- THE TASK
Render every line of the material below as a JSON list of strings, one string per line, omitting blank lines and leaving out the images.

⁂

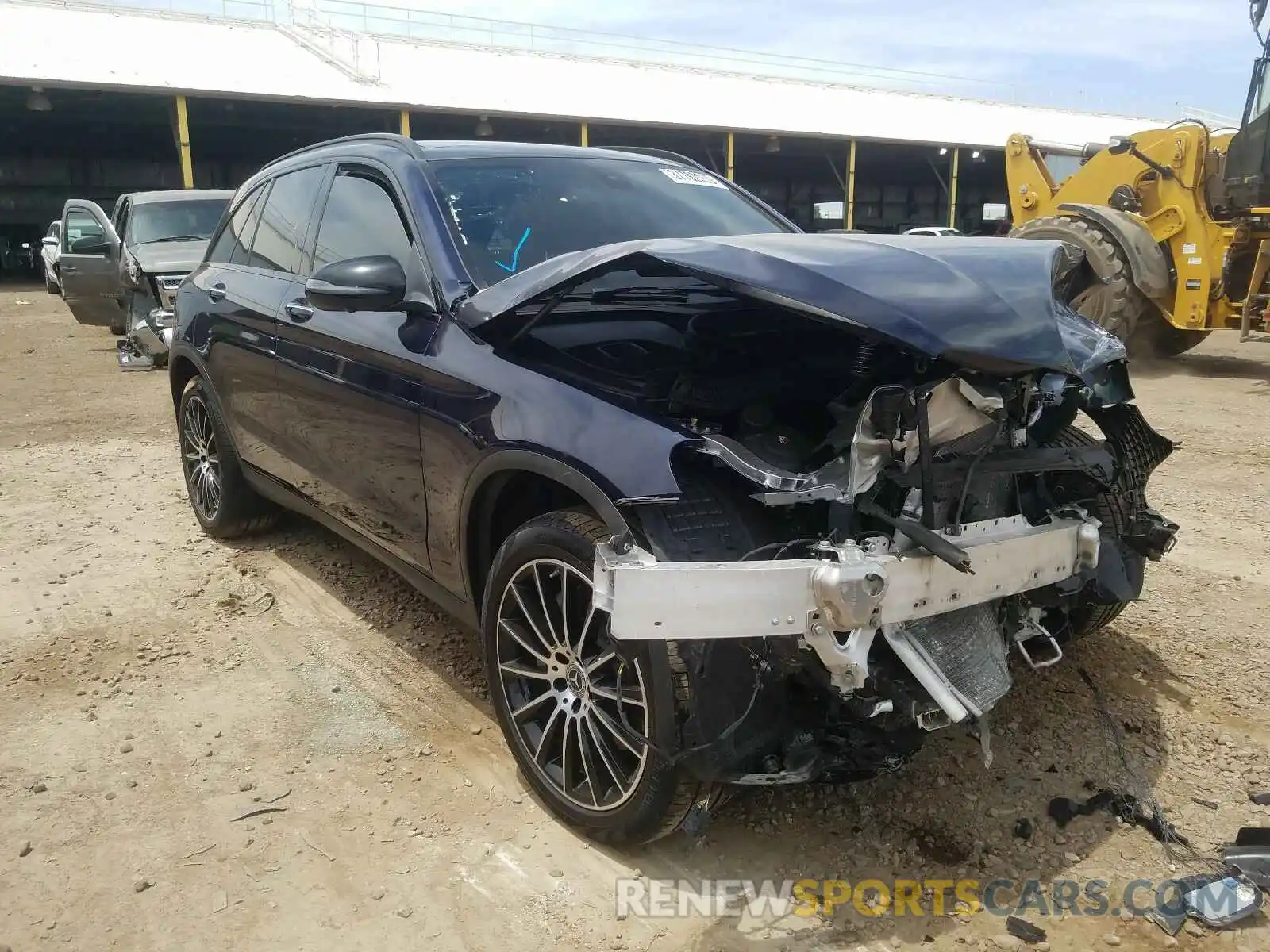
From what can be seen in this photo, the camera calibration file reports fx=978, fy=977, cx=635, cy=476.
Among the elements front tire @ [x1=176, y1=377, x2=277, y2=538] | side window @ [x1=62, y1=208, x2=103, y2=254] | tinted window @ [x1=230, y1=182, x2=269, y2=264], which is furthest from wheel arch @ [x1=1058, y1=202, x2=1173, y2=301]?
side window @ [x1=62, y1=208, x2=103, y2=254]

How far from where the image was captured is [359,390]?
344cm

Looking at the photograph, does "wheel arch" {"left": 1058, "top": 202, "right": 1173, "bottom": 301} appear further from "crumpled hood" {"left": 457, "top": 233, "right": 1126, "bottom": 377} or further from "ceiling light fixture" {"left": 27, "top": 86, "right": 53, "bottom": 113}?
"ceiling light fixture" {"left": 27, "top": 86, "right": 53, "bottom": 113}

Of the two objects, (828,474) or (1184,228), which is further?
(1184,228)

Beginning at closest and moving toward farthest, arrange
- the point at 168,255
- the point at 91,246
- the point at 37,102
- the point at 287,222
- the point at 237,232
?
the point at 287,222
the point at 237,232
the point at 168,255
the point at 91,246
the point at 37,102

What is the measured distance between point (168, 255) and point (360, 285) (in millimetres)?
9054

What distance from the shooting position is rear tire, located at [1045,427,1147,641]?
120 inches

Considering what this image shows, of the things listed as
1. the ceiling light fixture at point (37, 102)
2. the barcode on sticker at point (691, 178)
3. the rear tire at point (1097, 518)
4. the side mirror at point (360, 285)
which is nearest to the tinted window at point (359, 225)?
the side mirror at point (360, 285)

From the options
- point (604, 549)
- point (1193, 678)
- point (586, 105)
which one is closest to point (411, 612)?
point (604, 549)

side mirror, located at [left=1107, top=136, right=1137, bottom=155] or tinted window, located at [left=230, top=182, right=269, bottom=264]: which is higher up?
side mirror, located at [left=1107, top=136, right=1137, bottom=155]

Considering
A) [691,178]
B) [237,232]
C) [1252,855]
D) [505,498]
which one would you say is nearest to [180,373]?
[237,232]

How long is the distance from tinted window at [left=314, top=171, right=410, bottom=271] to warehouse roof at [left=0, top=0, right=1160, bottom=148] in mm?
19923

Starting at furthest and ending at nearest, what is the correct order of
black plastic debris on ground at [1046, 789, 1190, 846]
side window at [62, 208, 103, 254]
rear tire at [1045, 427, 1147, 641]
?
1. side window at [62, 208, 103, 254]
2. rear tire at [1045, 427, 1147, 641]
3. black plastic debris on ground at [1046, 789, 1190, 846]

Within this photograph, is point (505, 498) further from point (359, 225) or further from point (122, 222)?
point (122, 222)

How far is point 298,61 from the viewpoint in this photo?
24516mm
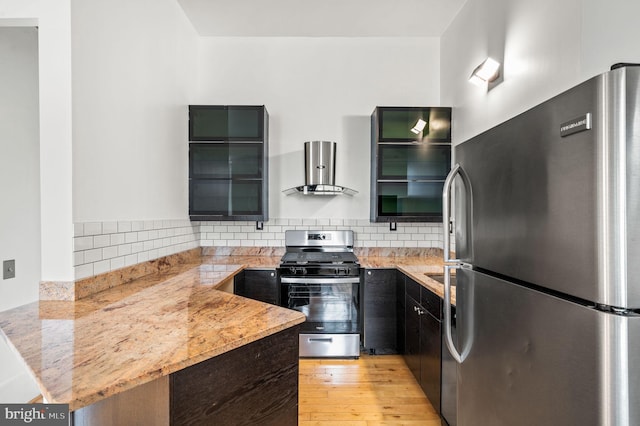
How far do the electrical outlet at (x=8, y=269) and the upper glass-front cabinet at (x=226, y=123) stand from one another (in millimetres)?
1577

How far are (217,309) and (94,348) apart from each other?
1.56 feet

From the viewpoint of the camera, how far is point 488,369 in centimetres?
104

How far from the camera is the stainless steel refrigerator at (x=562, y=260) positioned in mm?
619

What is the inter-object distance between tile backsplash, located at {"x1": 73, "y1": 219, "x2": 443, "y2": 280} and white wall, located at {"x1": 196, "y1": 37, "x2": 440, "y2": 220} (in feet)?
0.41

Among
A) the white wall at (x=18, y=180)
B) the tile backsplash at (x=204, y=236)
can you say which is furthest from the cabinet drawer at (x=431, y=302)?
the white wall at (x=18, y=180)

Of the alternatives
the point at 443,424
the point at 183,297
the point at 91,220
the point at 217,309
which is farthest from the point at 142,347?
the point at 443,424

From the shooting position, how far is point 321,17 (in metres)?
2.99

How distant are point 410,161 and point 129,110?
228 centimetres

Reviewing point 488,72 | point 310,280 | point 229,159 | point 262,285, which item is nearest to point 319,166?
point 229,159

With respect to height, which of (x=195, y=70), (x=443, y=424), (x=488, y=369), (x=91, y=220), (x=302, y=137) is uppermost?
(x=195, y=70)

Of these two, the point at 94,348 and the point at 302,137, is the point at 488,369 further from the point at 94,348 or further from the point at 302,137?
the point at 302,137

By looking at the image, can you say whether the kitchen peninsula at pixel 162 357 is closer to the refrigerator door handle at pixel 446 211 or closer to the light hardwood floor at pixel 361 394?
the refrigerator door handle at pixel 446 211

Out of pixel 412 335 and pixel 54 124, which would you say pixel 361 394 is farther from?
pixel 54 124

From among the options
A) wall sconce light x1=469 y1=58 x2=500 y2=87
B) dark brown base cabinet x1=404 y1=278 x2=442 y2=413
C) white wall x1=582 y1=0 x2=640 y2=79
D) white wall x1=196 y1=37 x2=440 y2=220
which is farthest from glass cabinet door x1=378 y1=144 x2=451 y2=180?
white wall x1=582 y1=0 x2=640 y2=79
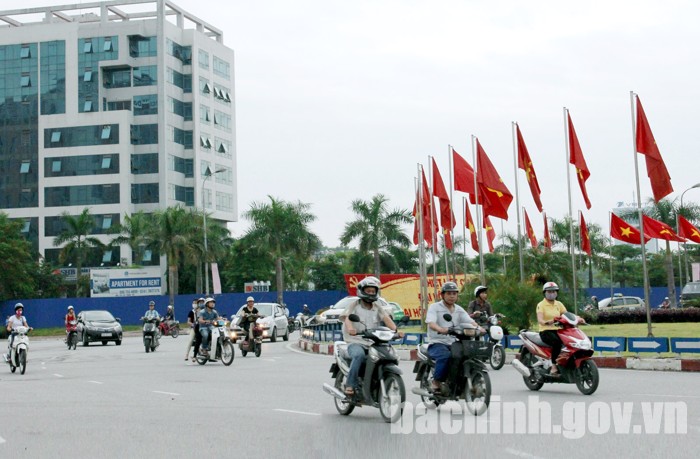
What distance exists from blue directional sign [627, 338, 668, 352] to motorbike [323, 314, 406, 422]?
1080 centimetres

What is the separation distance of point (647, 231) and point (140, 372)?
21282 mm

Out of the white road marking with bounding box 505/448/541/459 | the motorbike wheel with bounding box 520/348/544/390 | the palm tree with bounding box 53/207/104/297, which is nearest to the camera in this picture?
the white road marking with bounding box 505/448/541/459

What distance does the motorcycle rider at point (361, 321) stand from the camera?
1123cm

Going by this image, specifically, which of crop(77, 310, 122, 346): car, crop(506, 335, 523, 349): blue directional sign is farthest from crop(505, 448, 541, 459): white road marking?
crop(77, 310, 122, 346): car

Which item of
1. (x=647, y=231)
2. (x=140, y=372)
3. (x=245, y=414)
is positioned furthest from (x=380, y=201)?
(x=245, y=414)

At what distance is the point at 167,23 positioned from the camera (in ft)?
304

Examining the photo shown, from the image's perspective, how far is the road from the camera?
889 cm

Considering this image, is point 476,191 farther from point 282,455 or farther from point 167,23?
point 167,23

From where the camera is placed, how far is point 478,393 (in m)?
11.3

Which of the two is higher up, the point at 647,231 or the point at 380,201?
the point at 380,201

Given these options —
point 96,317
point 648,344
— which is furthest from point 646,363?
point 96,317

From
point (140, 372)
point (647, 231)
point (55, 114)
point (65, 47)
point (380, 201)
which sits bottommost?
point (140, 372)

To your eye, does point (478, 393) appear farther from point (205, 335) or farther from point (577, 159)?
point (577, 159)

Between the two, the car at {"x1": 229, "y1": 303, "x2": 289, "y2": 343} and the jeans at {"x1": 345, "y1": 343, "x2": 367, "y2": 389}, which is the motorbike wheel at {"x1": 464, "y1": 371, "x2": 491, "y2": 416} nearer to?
the jeans at {"x1": 345, "y1": 343, "x2": 367, "y2": 389}
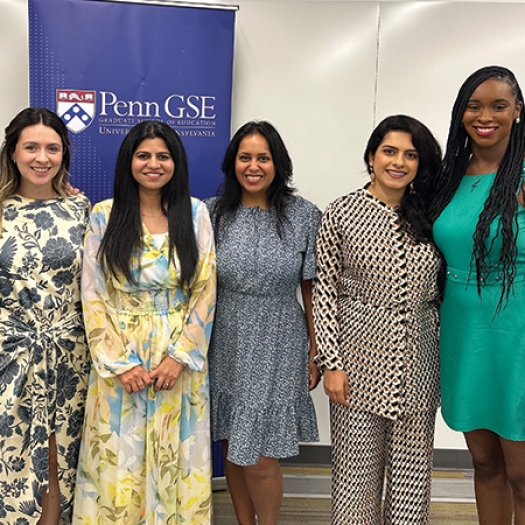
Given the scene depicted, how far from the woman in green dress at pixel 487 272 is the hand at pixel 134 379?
1106mm

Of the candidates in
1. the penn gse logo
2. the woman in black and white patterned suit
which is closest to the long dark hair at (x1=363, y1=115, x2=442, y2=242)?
the woman in black and white patterned suit

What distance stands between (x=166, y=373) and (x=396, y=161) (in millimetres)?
1126

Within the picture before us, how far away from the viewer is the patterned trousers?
215 centimetres

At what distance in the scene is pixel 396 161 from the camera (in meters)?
2.07

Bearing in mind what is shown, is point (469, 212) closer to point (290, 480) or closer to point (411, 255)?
point (411, 255)

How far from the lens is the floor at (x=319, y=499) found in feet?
9.27

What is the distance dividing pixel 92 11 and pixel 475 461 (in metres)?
2.60

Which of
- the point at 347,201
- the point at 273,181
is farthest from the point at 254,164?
the point at 347,201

⁂

- RESPONSE BELOW
[
  "From what can be seen in this photo, the camera calibration file reports fx=978, fy=977, cx=635, cy=476.",
  "Among the elements front tire @ [x1=176, y1=377, x2=277, y2=538] | side window @ [x1=62, y1=208, x2=103, y2=254] | tinted window @ [x1=230, y1=182, x2=269, y2=264], which is furthest from wheel arch @ [x1=1058, y1=202, x2=1173, y2=301]?",
  "side window @ [x1=62, y1=208, x2=103, y2=254]",
  "How far from where the image was captured is [359,390]?",
  "344cm",
  "Looking at the photograph, does \"wheel arch\" {\"left\": 1058, \"top\": 202, \"right\": 1173, \"bottom\": 301} appear further from \"crumpled hood\" {\"left\": 457, \"top\": 233, \"right\": 1126, \"bottom\": 377} or further from \"ceiling light fixture\" {\"left\": 27, \"top\": 86, \"right\": 53, \"bottom\": 113}?",
  "\"ceiling light fixture\" {\"left\": 27, \"top\": 86, \"right\": 53, \"bottom\": 113}",
  "Of the two objects, (828,474) or (1184,228), which is further?",
  "(1184,228)",
  "Beginning at closest and moving toward farthest, arrange",
  "- the point at 168,255",
  "- the point at 91,246",
  "- the point at 37,102",
  "- the point at 287,222",
  "- the point at 237,232",
  "?",
  "the point at 287,222",
  "the point at 237,232",
  "the point at 168,255",
  "the point at 91,246",
  "the point at 37,102",
  "What is the measured distance between point (168, 255) and point (360, 285) (in millimetres)?",
  "9054",
  "What distance from the shooting position is rear tire, located at [1045,427,1147,641]?",
  "120 inches",
  "Considering what this image shows, of the things listed as",
  "1. the ceiling light fixture at point (37, 102)",
  "2. the barcode on sticker at point (691, 178)",
  "3. the rear tire at point (1097, 518)",
  "4. the side mirror at point (360, 285)",
  "which is nearest to the tinted window at point (359, 225)?",
  "the side mirror at point (360, 285)",
  "From the options",
  "- point (604, 549)",
  "- point (1193, 678)",
  "- point (586, 105)",
  "which one is closest to point (411, 612)?",
  "point (604, 549)",
  "side mirror, located at [left=1107, top=136, right=1137, bottom=155] or tinted window, located at [left=230, top=182, right=269, bottom=264]: which is higher up?",
  "side mirror, located at [left=1107, top=136, right=1137, bottom=155]",
  "Considering",
  "A) [691,178]",
  "B) [237,232]",
  "C) [1252,855]",
  "D) [505,498]",
  "which one would you say is nearest to [180,373]?",
  "[237,232]",
  "How long is the distance from tinted window at [left=314, top=171, right=410, bottom=271] to warehouse roof at [left=0, top=0, right=1160, bottom=148] in mm?",
  "19923",
  "Starting at furthest and ending at nearest, what is the correct order of",
  "black plastic debris on ground at [1046, 789, 1190, 846]",
  "side window at [62, 208, 103, 254]",
  "rear tire at [1045, 427, 1147, 641]",
  "?",
  "1. side window at [62, 208, 103, 254]",
  "2. rear tire at [1045, 427, 1147, 641]",
  "3. black plastic debris on ground at [1046, 789, 1190, 846]",
  "Within this photograph, is point (505, 498) further from point (359, 225) or further from point (122, 222)?",
  "point (122, 222)",
  "How far is point 298,61 from the viewpoint in this photo?",
  "24516mm",
  "How far do the electrical outlet at (x=8, y=269) and the upper glass-front cabinet at (x=226, y=123) stand from one another (in millimetres)?",
  "1577",
  "How far are (217,309) and (94,348) apart from each other?",
  "1.56 feet",
  "From the viewpoint of the camera, how far is point 488,369 in centimetres?",
  "104",
  "How far from the camera is the stainless steel refrigerator at (x=562, y=260) positioned in mm?",
  "619",
  "What is the inter-object distance between tile backsplash, located at {\"x1\": 73, \"y1\": 219, \"x2\": 443, \"y2\": 280} and white wall, located at {\"x1\": 196, \"y1\": 37, \"x2\": 440, \"y2\": 220} (in feet)?",
  "0.41",
  "Among",
  "A) the white wall at (x=18, y=180)",
  "B) the tile backsplash at (x=204, y=236)",
  "can you say which is furthest from the cabinet drawer at (x=431, y=302)?",
  "the white wall at (x=18, y=180)",
  "Of the alternatives",
  "the point at 443,424",
  "the point at 183,297",
  "the point at 91,220",
  "the point at 217,309",
  "which is farthest from the point at 142,347?",
  "the point at 443,424",
  "From the shooting position, how far is point 321,17 (in metres)?",
  "2.99",
  "How distant are point 410,161 and point 129,110?",
  "228 centimetres",
  "Reviewing point 488,72 | point 310,280 | point 229,159 | point 262,285, which item is nearest to point 319,166?",
  "point 229,159",
  "With respect to height, which of (x=195, y=70), (x=443, y=424), (x=488, y=369), (x=91, y=220), (x=302, y=137) is uppermost?",
  "(x=195, y=70)",
  "Of these two, the point at 94,348 and the point at 302,137, is the point at 488,369 further from the point at 94,348 or further from the point at 302,137?",
  "the point at 302,137",
  "By looking at the image, can you say whether the kitchen peninsula at pixel 162 357 is closer to the refrigerator door handle at pixel 446 211 or closer to the light hardwood floor at pixel 361 394?",
  "the refrigerator door handle at pixel 446 211",
  "Out of pixel 412 335 and pixel 54 124, which would you say pixel 361 394 is farther from?",
  "pixel 54 124",
  "From among the options",
  "A) wall sconce light x1=469 y1=58 x2=500 y2=87",
  "B) dark brown base cabinet x1=404 y1=278 x2=442 y2=413",
  "C) white wall x1=582 y1=0 x2=640 y2=79",
  "D) white wall x1=196 y1=37 x2=440 y2=220",
  "which is farthest from glass cabinet door x1=378 y1=144 x2=451 y2=180?",
  "white wall x1=582 y1=0 x2=640 y2=79",
  "What distance exists from blue directional sign [627, 338, 668, 352] to motorbike [323, 314, 406, 422]?",
  "1080 centimetres",
  "What is the separation distance of point (647, 231) and point (140, 372)?",
  "21282 mm",
  "Out of the white road marking with bounding box 505/448/541/459 | the motorbike wheel with bounding box 520/348/544/390 | the palm tree with bounding box 53/207/104/297, which is nearest to the camera in this picture?",
  "the white road marking with bounding box 505/448/541/459",
  "What distance does the motorcycle rider at point (361, 321) stand from the camera?",
  "1123cm",
  "Going by this image, specifically, which of crop(77, 310, 122, 346): car, crop(506, 335, 523, 349): blue directional sign is farthest from crop(505, 448, 541, 459): white road marking?",
  "crop(77, 310, 122, 346): car",
  "Which item of",
  "1. (x=647, y=231)",
  "2. (x=140, y=372)",
  "3. (x=245, y=414)",
  "is positioned furthest from (x=380, y=201)?",
  "(x=245, y=414)",
  "At what distance is the point at 167,23 positioned from the camera (in ft)?",
  "304",
  "Examining the photo shown, from the image's perspective, how far is the road from the camera?",
  "889 cm",
  "Considering this image, is point 476,191 farther from point 282,455 or farther from point 167,23?",
  "point 167,23",
  "From where the camera is placed, how far is point 478,393 (in m)?",
  "11.3",
  "Which of the two is higher up, the point at 647,231 or the point at 380,201?",
  "the point at 380,201",
  "Given these options —",
  "point 96,317",
  "point 648,344",
  "— which is furthest from point 646,363?",
  "point 96,317",
  "From",
  "point (140, 372)",
  "point (647, 231)",
  "point (55, 114)",
  "point (65, 47)",
  "point (380, 201)",
  "which sits bottommost?",
  "point (140, 372)",
  "To your eye, does point (478, 393) appear farther from point (205, 335) or farther from point (577, 159)?",
  "point (577, 159)",
  "Between the two, the car at {\"x1\": 229, \"y1\": 303, \"x2\": 289, \"y2\": 343} and the jeans at {\"x1\": 345, \"y1\": 343, \"x2\": 367, \"y2\": 389}, which is the motorbike wheel at {\"x1\": 464, \"y1\": 371, \"x2\": 491, \"y2\": 416} nearer to?",
  "the jeans at {\"x1\": 345, \"y1\": 343, \"x2\": 367, \"y2\": 389}",
  "Given the scene depicted, how far from the woman in green dress at pixel 487 272 is the hand at pixel 134 379?",
  "1106mm",
  "Of the candidates in",
  "1. the penn gse logo",
  "2. the woman in black and white patterned suit",
  "which is closest to the long dark hair at (x1=363, y1=115, x2=442, y2=242)?",
  "the woman in black and white patterned suit",
  "What distance stands between (x=166, y=373) and (x=396, y=161) (in millimetres)?",
  "1126",
  "Within the picture before us, how far away from the viewer is the patterned trousers?",
  "215 centimetres",
  "At what distance in the scene is pixel 396 161 from the camera (in meters)?",
  "2.07",
  "Bearing in mind what is shown, is point (469, 212) closer to point (290, 480) or closer to point (411, 255)?",
  "point (411, 255)",
  "How far from the lens is the floor at (x=319, y=499) found in feet?",
  "9.27",
  "What is the distance dividing pixel 92 11 and pixel 475 461 (in metres)?",
  "2.60",
  "Which of",
  "- the point at 347,201",
  "- the point at 273,181",
  "is farthest from the point at 254,164?",
  "the point at 347,201"
]